◆ **EXPLORE THE MATERIAL**
a) According to the news item on pancreas volume and type 1 diabetes, in which journal was the study published?
b) Extend the news item on pancreas volume and type 1 diabetes, picking up after its final sentence.

◆ **EXTRACT**

..............................

THURSDAY, Feb. 15, 2024 (HealthDay News) — Measures of pancreas volume and metabolism can predict progression to stage 3 type 1 diabetes, according to a study published online Dec. 27 in Diabetes Care.
John Virostko, Ph.D., from the University of Texas at Austin, and colleagues conducted a multicenter prospective cohort study to compare pancreas volume as assessed by magnetic resonance imaging, metabolic scores derived from oral glucose tolerance testing (OGTT), and a combination of pancreas volume and metabolic scores for predicting progression to stage 3 type 1 diabetes in 65 multiple diabetes-related, autoantibody-positive participants. The pancreas volume index (PVI), OGTT-derived Index60 score, Diabetes Prevention Trial-Type 1 Risk Score (DPTRS), and a combination of PVI and DPTRS were used to assess progression to stage 3 type 1 diabetes.

..............................

[Collected data entries]
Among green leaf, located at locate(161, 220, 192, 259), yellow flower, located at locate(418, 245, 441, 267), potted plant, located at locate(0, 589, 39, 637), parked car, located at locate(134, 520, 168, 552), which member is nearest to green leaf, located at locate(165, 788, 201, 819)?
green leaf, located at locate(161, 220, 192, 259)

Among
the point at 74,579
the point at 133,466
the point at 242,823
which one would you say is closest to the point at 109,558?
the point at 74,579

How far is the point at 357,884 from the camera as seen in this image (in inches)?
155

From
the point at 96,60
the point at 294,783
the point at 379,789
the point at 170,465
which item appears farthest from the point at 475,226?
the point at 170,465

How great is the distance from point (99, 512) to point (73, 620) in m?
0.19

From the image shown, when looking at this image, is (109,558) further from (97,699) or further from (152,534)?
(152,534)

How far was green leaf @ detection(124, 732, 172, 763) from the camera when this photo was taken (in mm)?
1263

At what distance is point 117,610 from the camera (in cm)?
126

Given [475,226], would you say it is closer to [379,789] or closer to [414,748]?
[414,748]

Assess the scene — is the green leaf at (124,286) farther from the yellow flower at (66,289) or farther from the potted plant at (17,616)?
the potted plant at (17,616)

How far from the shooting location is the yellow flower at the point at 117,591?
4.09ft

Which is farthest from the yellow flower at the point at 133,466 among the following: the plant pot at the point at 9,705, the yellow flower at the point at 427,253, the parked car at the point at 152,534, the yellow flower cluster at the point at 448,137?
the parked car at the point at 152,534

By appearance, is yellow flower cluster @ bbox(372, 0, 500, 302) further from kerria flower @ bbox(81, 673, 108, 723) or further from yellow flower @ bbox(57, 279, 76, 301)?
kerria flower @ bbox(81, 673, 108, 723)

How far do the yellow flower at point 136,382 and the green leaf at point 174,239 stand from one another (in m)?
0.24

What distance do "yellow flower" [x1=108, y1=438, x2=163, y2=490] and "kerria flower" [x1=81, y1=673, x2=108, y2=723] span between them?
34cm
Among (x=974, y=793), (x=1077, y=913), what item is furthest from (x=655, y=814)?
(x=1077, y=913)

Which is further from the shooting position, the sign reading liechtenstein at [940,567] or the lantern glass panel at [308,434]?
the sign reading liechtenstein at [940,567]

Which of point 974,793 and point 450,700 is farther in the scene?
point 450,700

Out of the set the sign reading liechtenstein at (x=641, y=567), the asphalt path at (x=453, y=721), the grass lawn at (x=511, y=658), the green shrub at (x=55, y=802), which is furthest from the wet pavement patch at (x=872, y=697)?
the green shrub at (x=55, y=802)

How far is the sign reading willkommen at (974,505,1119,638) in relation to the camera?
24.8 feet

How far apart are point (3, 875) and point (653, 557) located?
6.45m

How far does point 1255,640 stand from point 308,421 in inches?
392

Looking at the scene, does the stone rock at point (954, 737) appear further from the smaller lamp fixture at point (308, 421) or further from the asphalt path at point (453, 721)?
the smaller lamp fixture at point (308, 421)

..............................

◆ **REPLIES**
a) Diabetes Care

b)
The researchers found that in the 11 individuals who subsequently experienced progression to stage 3 type 1 diabetes, the PVI, Index60, and DPTRS were all significantly different at study entry compared with the 54 participants who did not experience progression. Across individual study participants, there was no correlation for PVI with metabolic testing. In the 11 individuals diagnosed with stage 3 type 1 diabetes, PVI declined longitudinally, while Index60 and DPTRS increased. For predicting progression to stage 3 from measurements at study entry, the area under the receiver operating characteristic curve was 0.76 for PVI, 0.79 for Index60, 0.79 for DPTRS, and 0.91 for PVI plus DPTRS.
“Pancreas imaging may be useful for informing clinical trials aimed at type 1 diabetes prevention,” the authors write.